Required action:
What this exercise needs is every entry restated as written, with no pictures.

Dataset:
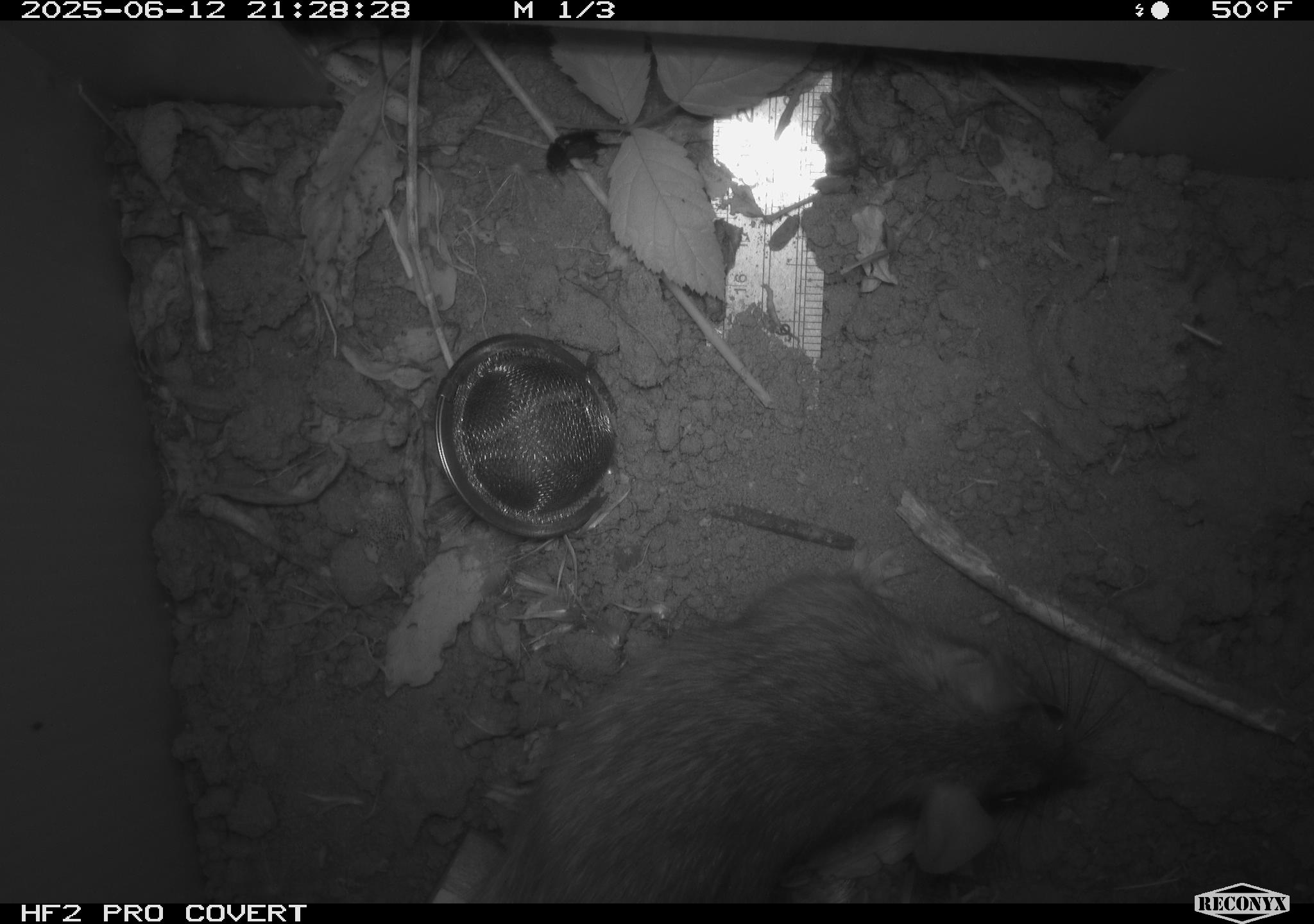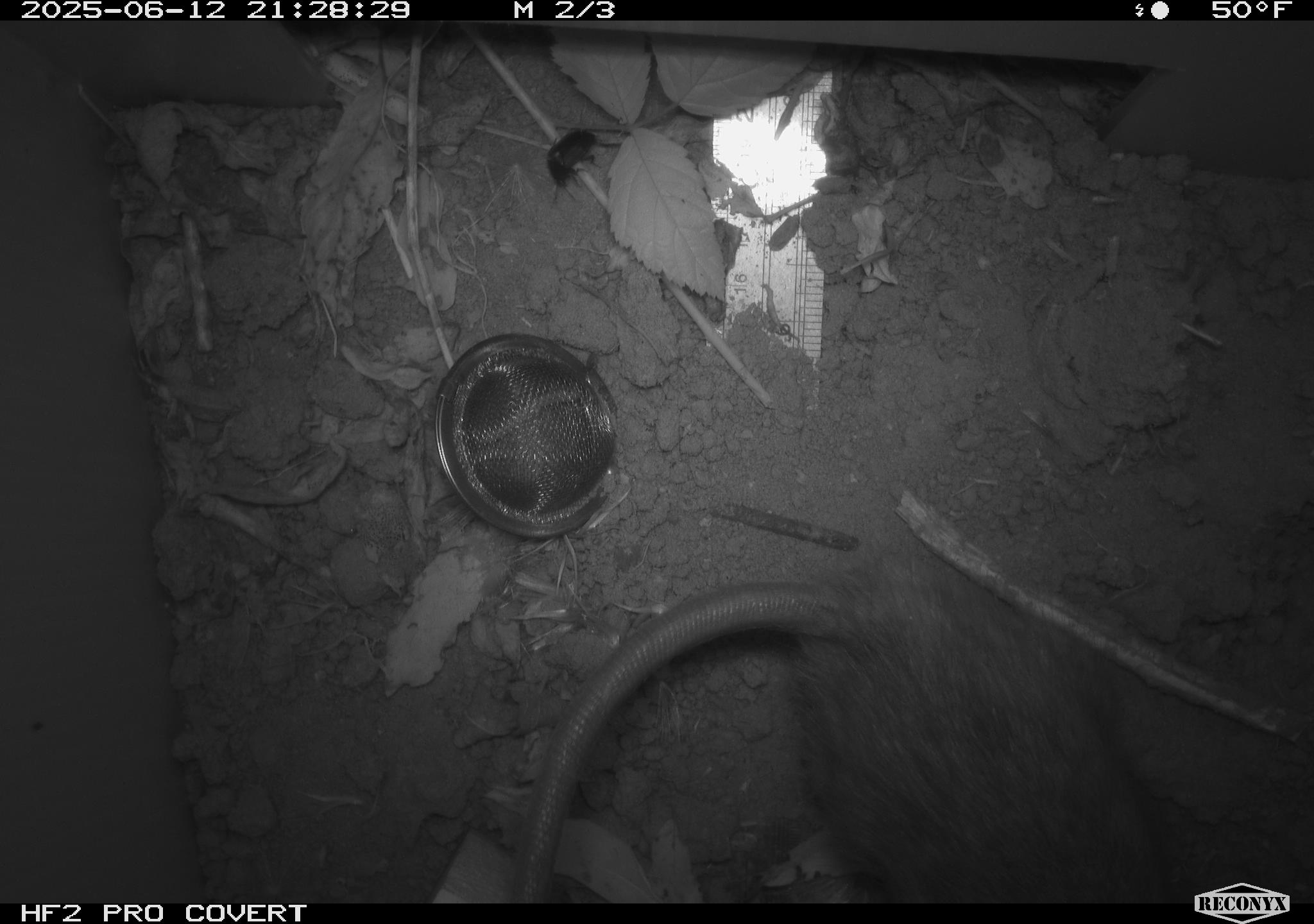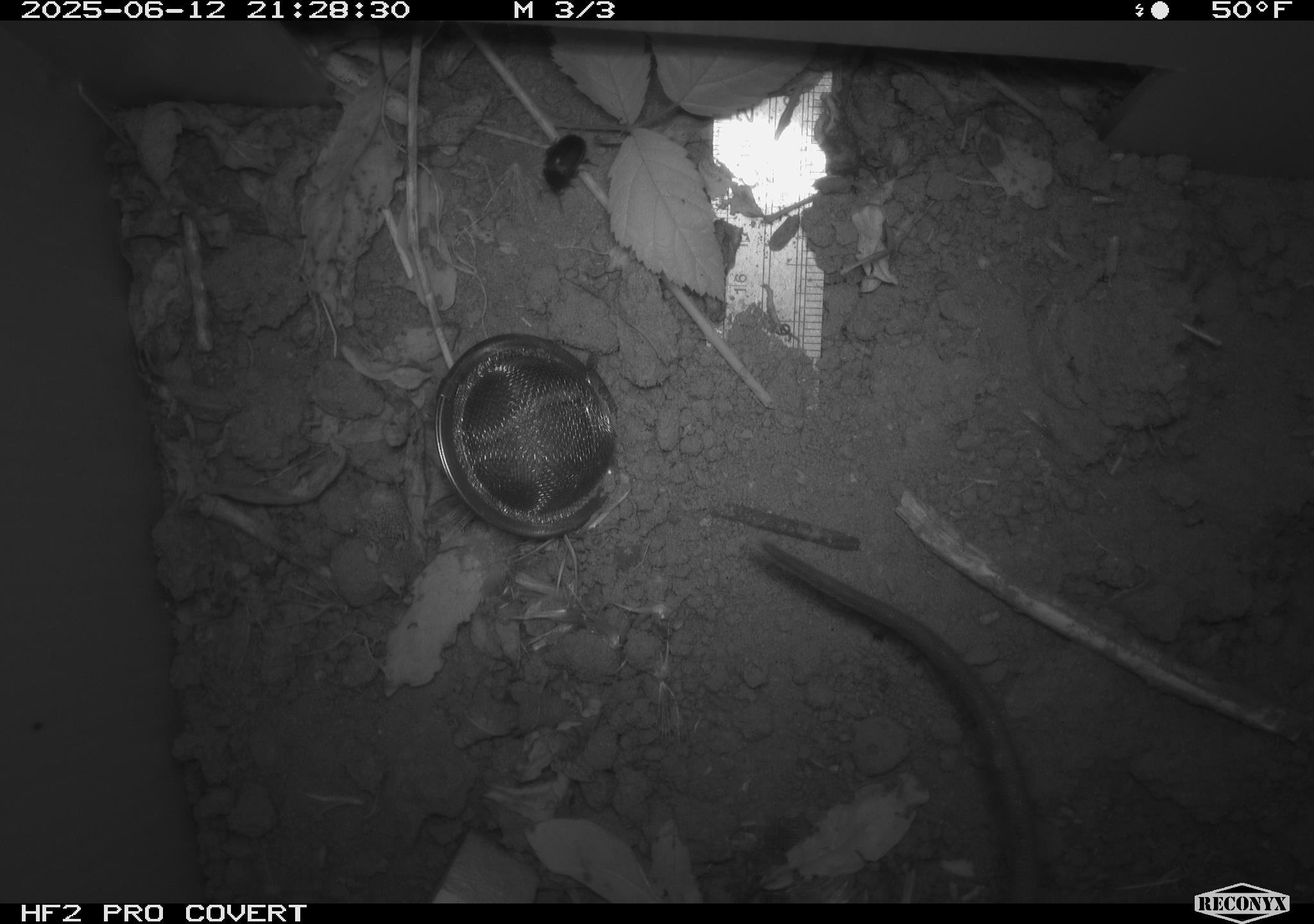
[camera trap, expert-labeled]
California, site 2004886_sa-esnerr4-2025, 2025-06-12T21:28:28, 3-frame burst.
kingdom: Animalia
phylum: Chordata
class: Mammalia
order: Rodentia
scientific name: Rodentia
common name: rodent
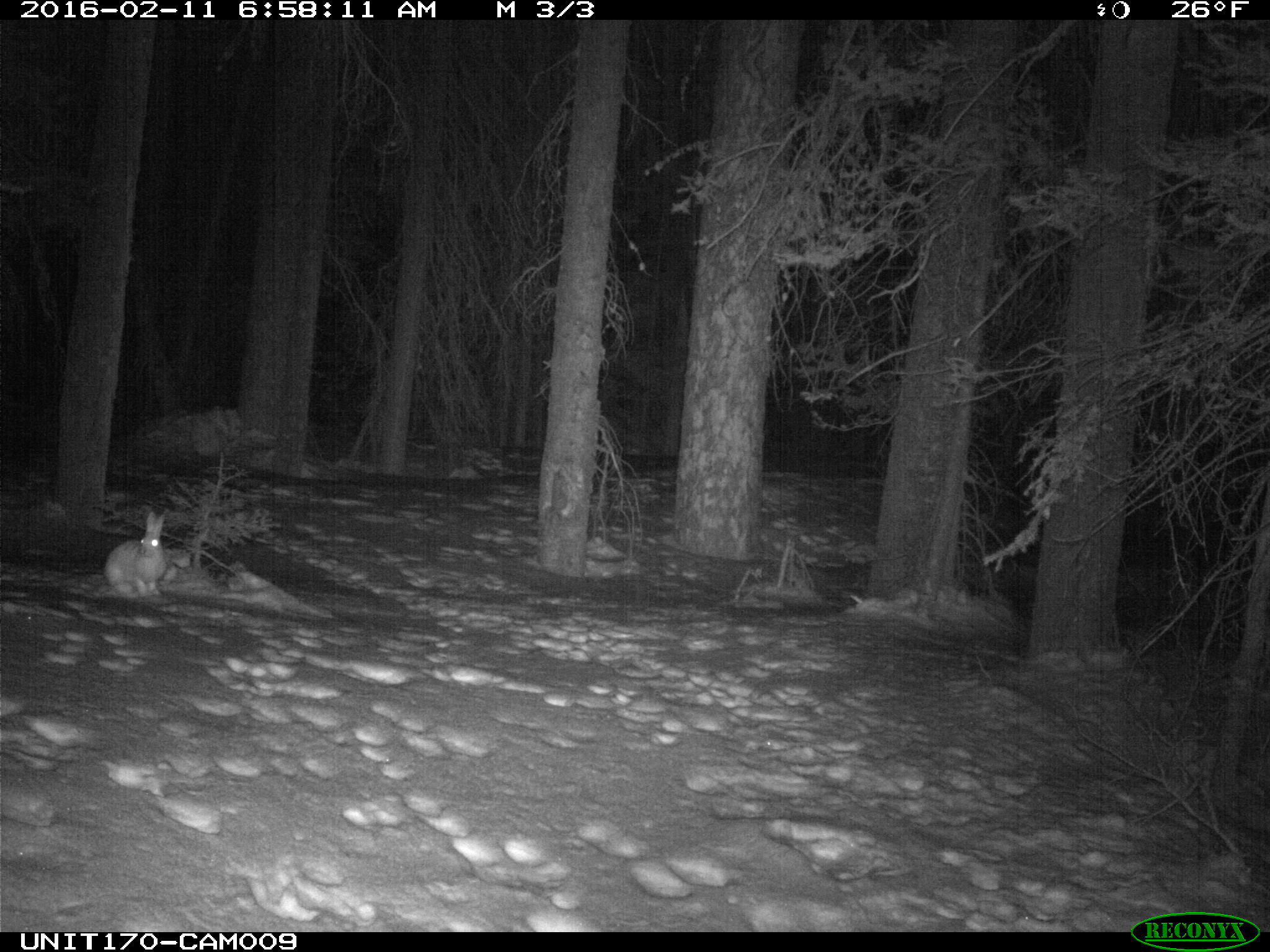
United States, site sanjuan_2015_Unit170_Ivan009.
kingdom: Animalia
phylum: Chordata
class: Mammalia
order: Lagomorpha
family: Leporidae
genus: Lepus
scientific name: Lepus americanus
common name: snowshoe hare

Response area:
[camera trap, expert-labeled]
California, site 2004886_sa-esnerr4-2025, 2025-06-12T21:28:28, 3-frame burst.
kingdom: Animalia
phylum: Chordata
class: Mammalia
order: Rodentia
scientific name: Rodentia
common name: rodent
United States, site sanjuan_2015_Unit170_Ivan009.
kingdom: Animalia
phylum: Chordata
class: Mammalia
order: Lagomorpha
family: Leporidae
genus: Lepus
scientific name: Lepus americanus
common name: snowshoe hare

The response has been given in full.